In the earlier instalments, the heaviness of the production was leavened by at least the odd insight into the emotional relations between the characters, but that fund seemed to have dried up. One should, I guess, be grateful for Lisa Gasteen's Brünnhilde. Her voice and singing manner are better suited to the vocal demands of Götterdämmerung than to those of Die Walküre, but even here her undoubted power and general accuracy would have been happily enriched by a greater elegance of phrasing and tonal range. Compared to John Treleaven's Siegfried, however, Gasteen's was singing from the golden age. On the evening I went, Treleaven managed to get through the thing without any major vocal breakdown, but this was often uncomfortably touch and go. Nor had Antonio Pappano yet quite got the measure of the score: Act I in particular seemed to go on forever. This I am sure will change. His direction of Die Walküre in July was immeasurably more sure-footed than it had been just a few months earlier when it opened at the Opera House, and it will be worth returning next year to see how his grip on the cycle has developed, as well as to hear again the glory of Bryn Terfel's Wotan. If something awful happened to the scenery in the meantime, and the house had to present the cycle unstaged as they did Die Walküre at the Proms, that would be absolutely worth queuing for.
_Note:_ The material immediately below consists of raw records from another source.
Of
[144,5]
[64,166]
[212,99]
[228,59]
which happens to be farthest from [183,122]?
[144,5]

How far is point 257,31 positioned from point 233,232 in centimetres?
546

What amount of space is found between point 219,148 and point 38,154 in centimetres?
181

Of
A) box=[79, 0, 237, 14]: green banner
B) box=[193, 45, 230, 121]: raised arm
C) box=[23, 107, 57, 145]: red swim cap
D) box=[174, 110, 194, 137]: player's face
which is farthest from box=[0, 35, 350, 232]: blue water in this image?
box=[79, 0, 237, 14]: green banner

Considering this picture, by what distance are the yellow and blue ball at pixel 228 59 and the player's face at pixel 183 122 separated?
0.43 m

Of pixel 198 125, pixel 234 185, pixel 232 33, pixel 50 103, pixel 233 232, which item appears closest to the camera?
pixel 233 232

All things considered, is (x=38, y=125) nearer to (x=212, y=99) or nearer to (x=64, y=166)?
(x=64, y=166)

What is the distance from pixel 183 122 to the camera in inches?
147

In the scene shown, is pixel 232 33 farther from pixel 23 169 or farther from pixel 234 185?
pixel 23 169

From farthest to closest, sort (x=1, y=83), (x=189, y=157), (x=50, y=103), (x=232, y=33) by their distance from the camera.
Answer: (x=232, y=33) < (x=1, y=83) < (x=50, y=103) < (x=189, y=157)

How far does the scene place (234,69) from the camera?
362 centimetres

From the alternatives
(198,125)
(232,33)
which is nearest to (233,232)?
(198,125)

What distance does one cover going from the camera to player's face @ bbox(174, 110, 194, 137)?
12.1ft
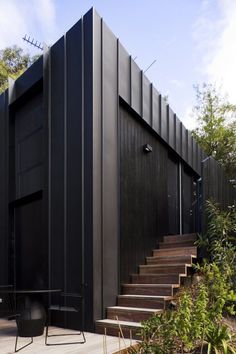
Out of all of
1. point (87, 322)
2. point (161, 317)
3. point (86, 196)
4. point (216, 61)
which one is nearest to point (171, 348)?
point (161, 317)

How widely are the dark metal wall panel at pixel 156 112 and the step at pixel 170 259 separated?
2603 mm

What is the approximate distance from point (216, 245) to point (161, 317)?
2085 mm

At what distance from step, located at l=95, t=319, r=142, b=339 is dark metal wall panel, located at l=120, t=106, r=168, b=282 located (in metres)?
1.07

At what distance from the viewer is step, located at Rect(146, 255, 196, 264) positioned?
20.3 ft

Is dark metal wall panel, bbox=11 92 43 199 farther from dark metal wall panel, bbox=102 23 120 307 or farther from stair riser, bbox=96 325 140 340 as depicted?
stair riser, bbox=96 325 140 340

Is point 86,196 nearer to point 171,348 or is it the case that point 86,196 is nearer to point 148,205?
point 148,205

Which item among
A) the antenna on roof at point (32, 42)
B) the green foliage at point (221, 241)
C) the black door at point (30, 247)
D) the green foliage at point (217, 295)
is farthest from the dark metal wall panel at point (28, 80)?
Answer: the antenna on roof at point (32, 42)

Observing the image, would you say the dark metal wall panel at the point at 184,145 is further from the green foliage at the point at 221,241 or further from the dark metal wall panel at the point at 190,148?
the green foliage at the point at 221,241

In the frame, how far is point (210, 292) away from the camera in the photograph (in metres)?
4.09

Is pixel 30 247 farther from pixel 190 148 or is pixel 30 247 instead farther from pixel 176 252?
pixel 190 148

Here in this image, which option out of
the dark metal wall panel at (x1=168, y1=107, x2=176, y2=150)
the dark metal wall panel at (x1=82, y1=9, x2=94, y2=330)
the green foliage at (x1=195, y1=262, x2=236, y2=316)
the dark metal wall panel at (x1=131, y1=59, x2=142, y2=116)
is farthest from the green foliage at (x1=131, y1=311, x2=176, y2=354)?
the dark metal wall panel at (x1=168, y1=107, x2=176, y2=150)

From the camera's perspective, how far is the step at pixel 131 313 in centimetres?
496

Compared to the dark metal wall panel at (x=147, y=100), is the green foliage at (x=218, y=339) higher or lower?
lower

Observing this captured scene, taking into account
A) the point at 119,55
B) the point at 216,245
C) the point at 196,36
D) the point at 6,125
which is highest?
the point at 196,36
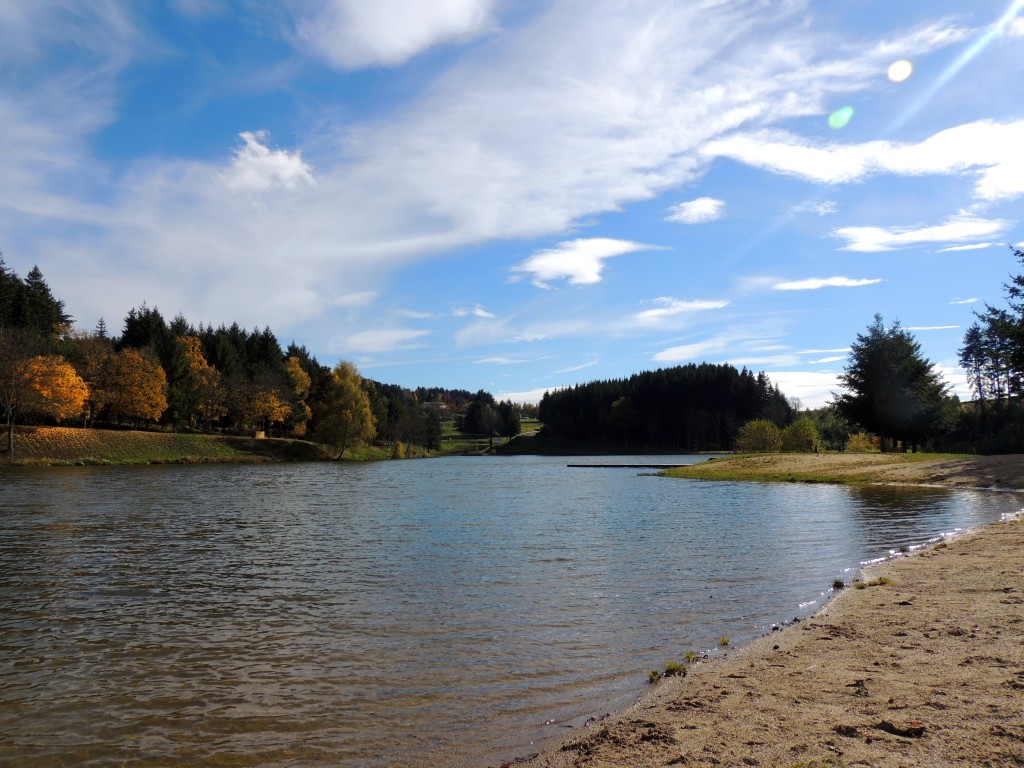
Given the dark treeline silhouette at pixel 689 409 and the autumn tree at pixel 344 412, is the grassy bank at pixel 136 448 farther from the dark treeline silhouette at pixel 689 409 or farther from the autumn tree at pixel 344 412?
the dark treeline silhouette at pixel 689 409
A highpoint of the LSO's career

Haitink's Beethoven, in contrast, was compelling throughout. I have heard complaints that it was too inflexible and too controlled, and that this left it lifeless. It is true that the LSO played with a precision of articulation that is perhaps not entirely natural to them, but the sense of the orchestra's playing consistently at the top of their game and with such concentration was one reason why the concerts were so exciting. It is true too that Haitink maintained great stability in his generally swift tempos, but this provided the framework in which he could structure the orchestral textures to great expressive effect. In many ways, the orchestral heroes were the violas and second violins, who were called on to project their parts so as to make the inner voices unusually alive. This was unmistakably virtuoso playing, but with the virtuosity kept firmly in the service of the musical argument. Haitink was master both of the details of the scores and of their architecture, and in the climaxes of the 5th and the 9th symphonies, for instance, this allowed a classical abandon that one perhaps does not always associate with Haitink. The cycle has been recorded for the LSO's own record label and will be released during the coming year. It is difficult to believe that this will not turn out to be one of the highpoints of the orchestra's career.

Revelatory too, at least for me, was the performance of the Emperor concerto with Paul Lewis, who had been drafted in to replace Murray Perahia. I have not always been convinced by Lewis's concerto work, but here both his technique and his musical personality were equal to the work in all its rhetorical variety. Aided by Haitink's very careful balancing of the orchestral textures, he gave a first movement of intelligent grandeur, a second movement of lithe reflectiveness, and a dashingly alert final movement. His phrasing and articulation throughout were sophisticated without ever becoming mannered. He has moved from being a young pianist of great promise and talent to being what they call in other circles a major player.